Involvement of AQP3 expression in breast cancer cell migration in vivo. The error bars indicate SE. (A to D) MDA-MB-231 cells (8.0 × 10⁵ cells) were intravenously injected into SCID mice, and the numbers of cells in the lungs after 24 h were analyzed by flow cytometry. (A) Control and AQP3 KD cells (turbo-GFP-expressing control or AQP3 shRNA) were injected (n = 9; **, P < 0.01). (B) Empty-vector- and AQP3 vector-transfected cells were injected (n = 11; **, P < 0.01). (C) Vehicle- and AMD3100-treated cells (10 μM; 30 min) were injected (n = 8; *, P < 0.05). (D) Effect of the H₂O₂ scavenger NAC on lung metastasis. Control cells (8.0 × 10⁵ cells) were intravenously injected into SCID mice supplemented with NAC (10 mg/ml, 4 days) or given regular water (n = 4 to 6; *, P < 0.05).

FIG 7

AQP3 knockdown abrogates spontaneous metastasis to the lungs. (A to F) Control or AQP3 KD MDA-MB-231 cells (turbo-GFP-expressing control or AQP3 shRNA; 1.0 × 10⁶ cells) were orthotopically injected into SCID mice.

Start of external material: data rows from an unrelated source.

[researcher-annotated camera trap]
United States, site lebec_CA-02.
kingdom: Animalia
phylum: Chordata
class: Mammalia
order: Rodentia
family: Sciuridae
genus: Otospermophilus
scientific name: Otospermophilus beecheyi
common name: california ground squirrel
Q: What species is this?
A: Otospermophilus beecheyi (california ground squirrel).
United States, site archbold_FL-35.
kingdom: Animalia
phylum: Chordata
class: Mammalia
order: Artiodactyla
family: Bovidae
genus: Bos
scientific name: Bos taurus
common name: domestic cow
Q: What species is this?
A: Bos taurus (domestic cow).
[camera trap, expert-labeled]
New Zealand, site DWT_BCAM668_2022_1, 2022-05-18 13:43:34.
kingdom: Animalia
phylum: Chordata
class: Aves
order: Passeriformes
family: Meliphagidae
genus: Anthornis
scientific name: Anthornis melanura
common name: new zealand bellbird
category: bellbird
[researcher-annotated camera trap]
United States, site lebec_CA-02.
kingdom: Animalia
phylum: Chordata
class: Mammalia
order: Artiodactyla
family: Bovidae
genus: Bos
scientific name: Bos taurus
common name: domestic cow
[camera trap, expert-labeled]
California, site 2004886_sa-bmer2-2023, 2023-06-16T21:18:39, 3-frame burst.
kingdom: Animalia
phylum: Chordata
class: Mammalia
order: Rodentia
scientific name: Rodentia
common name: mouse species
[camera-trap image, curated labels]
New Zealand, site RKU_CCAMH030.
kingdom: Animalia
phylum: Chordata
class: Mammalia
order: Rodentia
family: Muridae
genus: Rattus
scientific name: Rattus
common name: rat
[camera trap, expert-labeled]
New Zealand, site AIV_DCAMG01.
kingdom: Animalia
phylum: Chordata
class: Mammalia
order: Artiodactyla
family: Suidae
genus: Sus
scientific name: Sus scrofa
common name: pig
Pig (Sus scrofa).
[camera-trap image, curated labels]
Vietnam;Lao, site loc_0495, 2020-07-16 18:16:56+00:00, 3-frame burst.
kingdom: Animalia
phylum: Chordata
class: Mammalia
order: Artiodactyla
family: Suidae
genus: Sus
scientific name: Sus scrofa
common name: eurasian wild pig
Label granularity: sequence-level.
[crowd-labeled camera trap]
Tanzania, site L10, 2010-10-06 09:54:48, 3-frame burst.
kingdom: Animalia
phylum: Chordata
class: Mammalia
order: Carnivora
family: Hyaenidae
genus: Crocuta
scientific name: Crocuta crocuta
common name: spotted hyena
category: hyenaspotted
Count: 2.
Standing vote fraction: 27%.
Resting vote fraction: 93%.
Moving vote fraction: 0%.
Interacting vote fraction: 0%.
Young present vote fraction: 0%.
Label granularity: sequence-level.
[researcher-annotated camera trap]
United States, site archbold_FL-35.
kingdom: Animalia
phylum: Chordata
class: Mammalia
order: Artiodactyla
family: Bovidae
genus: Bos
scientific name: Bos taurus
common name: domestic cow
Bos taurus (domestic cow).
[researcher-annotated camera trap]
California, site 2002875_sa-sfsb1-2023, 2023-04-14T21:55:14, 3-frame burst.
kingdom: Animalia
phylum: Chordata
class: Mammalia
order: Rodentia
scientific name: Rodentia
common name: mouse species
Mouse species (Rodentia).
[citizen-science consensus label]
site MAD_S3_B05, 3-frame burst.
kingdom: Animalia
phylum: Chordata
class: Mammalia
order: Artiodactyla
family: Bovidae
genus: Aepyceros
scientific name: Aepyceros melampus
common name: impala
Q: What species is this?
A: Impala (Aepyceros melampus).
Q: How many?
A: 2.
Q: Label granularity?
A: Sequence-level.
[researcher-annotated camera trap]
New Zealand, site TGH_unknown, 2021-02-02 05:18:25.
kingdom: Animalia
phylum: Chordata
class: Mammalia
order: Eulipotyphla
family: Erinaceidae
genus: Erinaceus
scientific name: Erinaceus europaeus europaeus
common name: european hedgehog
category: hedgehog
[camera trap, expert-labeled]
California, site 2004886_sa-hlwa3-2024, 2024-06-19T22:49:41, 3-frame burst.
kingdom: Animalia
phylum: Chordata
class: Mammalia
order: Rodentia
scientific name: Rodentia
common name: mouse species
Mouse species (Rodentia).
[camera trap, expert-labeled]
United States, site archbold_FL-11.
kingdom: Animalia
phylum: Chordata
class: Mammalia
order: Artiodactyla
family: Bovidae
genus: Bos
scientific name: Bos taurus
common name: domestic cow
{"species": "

Primary tumors and lungs were analyzed at 11 weeks posttransplantation. (A) Tumor sizes were measured weekly for 11 weeks. (The error bars indicate SE; n = 9 or 10.) (B) The numbers of MDA-MB-231 cells in primary tumor (left) or lung (right) tissues were detected by flow cytometry (n = 9 to 11; *, P < 0.05). (C) (Top) GFP-expressing cells (green) were detected in the lungs by confocal microscopy. Scale bar, 50 μm. (Middle and bottom) H&E staining of the lungs. The boxed areas are enlarged on the bottom row. Scale bars, 100 μm (middle) and 20 μm (bottom). The arrows indicate the extrinsic cells in lung. (D and E) Immunofluorescence of AQP3 in primary tumor (D) and lung (E) tissues. Frozen sections were stained with antibodies against AQP3 (red) and human EpCAM (green). Scale bars, 20 μm (D) and 10 μm (E). (F) Immunofluorescence of phospho-Akt (Ser 473) (red) in primary tumor tissues. Scale bar, 50 μm. Enlarged images are shown in the insets.